Ledakan Maut

Titin Widyawati
Chapter #3

Pemakaman

Aku ditunggui Wulan semalaman. Ia setia di sisi, membersamai kemalanganku. Aku dipenuhi rasa bersalah, tetapi tidak ada yang bisa kulakukan selain berterus terang.


"Lan … aku tidak bermaksud membohongimu, aku hanya tidak ingin kamu kecewa, aku sangat lelah. Kalau tahu kejadian ini akan terjadi, aku pasti memilih datang ke rumahmu,"ungkapku, entah didengar atau tidak. Wulan menempatkan kepala di sisi bangsal, sementara dua kelopak mata itu terpejam. Isaknya yang dahsyat menciptakan lelah tidak tanggung-tanggung.

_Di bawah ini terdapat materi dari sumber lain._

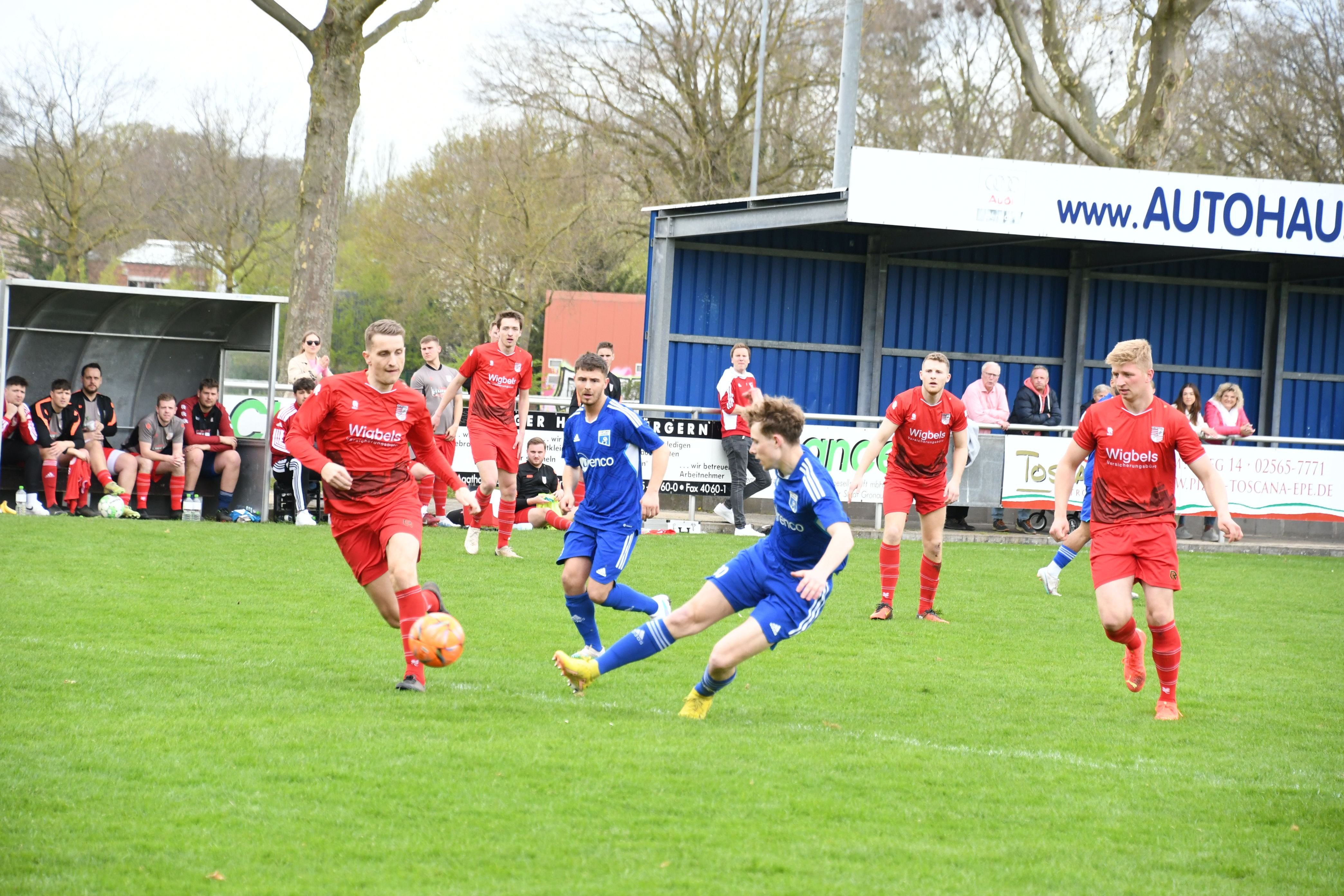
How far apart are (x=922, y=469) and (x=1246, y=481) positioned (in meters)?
9.36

Pak Sobar membuka gorden pembatas ruang inapku dengan ruang sebelah. Ia tadi malam tidak menjagaku, diriku dititipkan kepada Wulan sebab ia pulang untuk mencari korban dan menolong para warga. Pagi harinya ketika burung-burung liar berterbangan di langit menuju dunia timur, lalu kendaraan dan mesin mulai bergemuruh, dia kembali datang, membawa raut sekusut tikar pandan berusia puluhan tahun.


"Bagaimana kondisimu?"


Jelas sakit, kaki kananku lemah karena terkena reruntuhan, dokter mengatakan patah tulang, ia dibalut perban dan diberi gips. Kening ku juga dibalut perban. Perutku juga terkena serpihan kaca. Hanya lengan yang terlihat baik-baik saja karena mengalami luka babras, bercak darahnya sudah dibersihkan dan diobati. Tubuhku pada detik itu terasa lunglai, tidak bertenaga, bahkan aku enggan menghirup napas.


"Baik."Aku menjawab demikian karena tidak ingin mengecewakan dokter yang telah berupaya mengobatiku.


"Bagaimana nasib jasad Ayah dan kedua adikku?"


"Warga akan menguburkan hari ini,"


"Kaki Ayah apa sudah ketemu?"


Pak Sobar memberi jawaban dengan gelengan kepala.


"Tidak. Menunggu sampai ketemu akan terlalu lama, kondisi tubuh ayahmu harus segera dimakamkan."


"Haaa … Kenapa Tuhan memberiku hidup?"


Aku meremas pegangan bed kuat-kuat. Wulan yang tadinya lelap mendadak membelalakkan mata.